Brent Falls Below $77 as Progress in US–Iran Talks Boosts Supply Outlook
Brent crude futures dropped below $77 per barrel, extending losses from the previous session and reaching their lowest level in nearly three months, as signs of progress in negotiations between the United States and Iran eased concerns over global oil supplies. A key development was Washington's decision to grant Iran a 60-day license to sell oil on international markets, raising expectations that additional Iranian crude could return to global markets more quickly than previously anticipated. The prospect of increased supply has added downward pressure to oil prices following months of disruption linked to them Middle East conflict. Conditions around the Strait of Hormuz have also shown signs of
improvement. Maritime traffic through the waterway has increased, while major regional producers such as Kuwait and the United Arab Emirates continue to utilize alternative export routes to maintain shipments. Iran reportedly exported more than 30 million barrels of oil over the past week, further reinforcing expectations of improving supply availability.

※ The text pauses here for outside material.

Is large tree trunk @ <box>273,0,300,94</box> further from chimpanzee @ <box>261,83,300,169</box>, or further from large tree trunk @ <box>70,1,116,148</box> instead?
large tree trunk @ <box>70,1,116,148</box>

U.S. Markets Navigate Rotation Away from Technology
U.S. equities closed mixed on Monday as weakness in technology stocks weighed on the broader market. The Nasdaq fell 1.3%, pulling the S&P 500 lower, while the Dow Jones moved closer to record highs. Small-cap stocks also outperformed, with the Russell 2000 gaining 0.8% to reach a fresh record close. The session suggested investors are increasingly rotating beyond technology and AI-related stocks into other areas of the market. Meanwhile, Treasury yields continued to rise following last week's hawkish Federal Reserve meeting. The 2-year Treasury yield climbed to a new 2026 high of 4.23%, while longer-dated bonds also came under pressure. Higher yields supported the U.S. dollar and reinforced expectations that interest rates could remain elevated for longer, leaving investors focused on the outlook for monetary policy and economic growth.
NGX Rebounds as Banking Stocks Drive Fresh Buying Interest
The Nigerian equity market started the week on a positive note as renewed buying interest in banking and other large-cap stocks lifted investor sentiment. The NGX All-Share Index advanced by 0.96% to close at 238,203.11 points, recovering some of the losses recorded in recent sessions. Market capitalization rose by 1.00% to ₦152.83 trillion, supported not only by the market's upward performance but also by the additional listing of 1.02 billion ordinary shares of First HoldCo Plc through a private placement. Despite decliners outnumbering advancers, investors returned to selected medium- and large-cap stocks, helping the market close firmly in positive territory. Trading activity also strengthened during the session, reflecting improved market participation. Total volume traded increased
by 8.05% to 475.82 million units, while the value of transactions surged by 47.86% to ₦36.49 billion across 63,567 deals. While the broader market remains sensitive to economic and policy developments, the renewed interest in banking stocks signals improving confidence and could provide support for further gains if buying momentum is sustained.